Un immigré marocain a été interpellé par la police italienne des frontières au port de la ville de Gênes en Italie au moment où il allait embarquer sur un bateau à destination du Maroc. Un contrôle de routine de sa voiture a permis de découvrir une petite fortune en devises estimée à un demi-million d’euros par les autorités italiennes. C’est ce que rapporte Al Ahdath Al-Maghribiya dans son édition de ce vendredi 5 janvier.

Selon le quotidien, la police a retrouvé des sacs remplis de coupures d’euros soigneusement dissimulés dans le véhicule. Une découverte qui a mobilisé plusieurs services sécuritaires et du renseignement qui coordonnent leur travail pour découvrir les origines et la destination de ces fonds.
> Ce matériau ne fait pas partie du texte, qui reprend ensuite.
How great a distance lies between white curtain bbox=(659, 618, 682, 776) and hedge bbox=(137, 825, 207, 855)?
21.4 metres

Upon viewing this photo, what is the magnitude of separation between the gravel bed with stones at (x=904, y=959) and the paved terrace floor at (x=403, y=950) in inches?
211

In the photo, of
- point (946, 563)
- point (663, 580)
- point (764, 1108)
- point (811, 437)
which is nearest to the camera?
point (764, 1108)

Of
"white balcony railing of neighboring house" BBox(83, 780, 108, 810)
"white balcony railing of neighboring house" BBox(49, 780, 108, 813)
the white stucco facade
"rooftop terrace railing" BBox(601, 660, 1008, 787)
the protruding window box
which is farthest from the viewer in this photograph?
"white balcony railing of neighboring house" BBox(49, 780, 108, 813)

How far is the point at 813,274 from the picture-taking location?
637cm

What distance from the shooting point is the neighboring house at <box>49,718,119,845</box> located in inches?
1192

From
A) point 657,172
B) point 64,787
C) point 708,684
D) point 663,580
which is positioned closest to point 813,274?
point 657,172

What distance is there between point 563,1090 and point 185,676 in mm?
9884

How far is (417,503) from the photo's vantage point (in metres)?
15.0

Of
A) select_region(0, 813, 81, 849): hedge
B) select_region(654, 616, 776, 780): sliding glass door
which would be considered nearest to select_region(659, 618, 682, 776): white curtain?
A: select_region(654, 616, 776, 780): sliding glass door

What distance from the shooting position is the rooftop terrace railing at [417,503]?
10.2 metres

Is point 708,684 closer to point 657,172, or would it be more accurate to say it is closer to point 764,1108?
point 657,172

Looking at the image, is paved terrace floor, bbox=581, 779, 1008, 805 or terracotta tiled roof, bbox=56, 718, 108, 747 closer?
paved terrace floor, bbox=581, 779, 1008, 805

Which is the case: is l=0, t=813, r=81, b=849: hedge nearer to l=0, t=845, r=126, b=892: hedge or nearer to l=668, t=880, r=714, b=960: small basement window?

En fait, les enquêteurs craignent que l’argent ne soit destiné au financement d’activités criminelles telles des opérations terroristes ou provienne d’un réseau de crime organisé spécialisé dans le blanchiment d’argent. Sachant que l’arrestation du Marocain est intervenue quelques jours seulement après le démantèlement d’un réseau de blanchiment d’argent dirigé par deux autres Marocains qui destinaient des fonds au financement d’opérations terroristes.

Al Ahdath rappelle que les autorités italiennes, en collaboration avec celles d’autres pays, avaient démantelé, en décembre dernier, un réseau composé de 13 membres de nationalités syrienne et égyptienne et dirigé par deux individus d’origine marocaine. Ce réseau de blanchiment d’argent destinait le fruit de ses opérations à des attentats terroristes en France et en Belgique.

La publication signale que l’enquête se poursuit au sujet de ce réseau en partenariat avec l’unité anti-blanchiment d’argent d’Interpol (Organisation internationale de police criminelle) et les autorités des pays d’origine des prévenus. L’enquête est menée dans le but de découvrir les mécanismes de travail de ce réseau et d’estimer les flux financiers injectés illégalement dans l’économie italienne afin de financer des activités criminelles dont des opérations terroristes.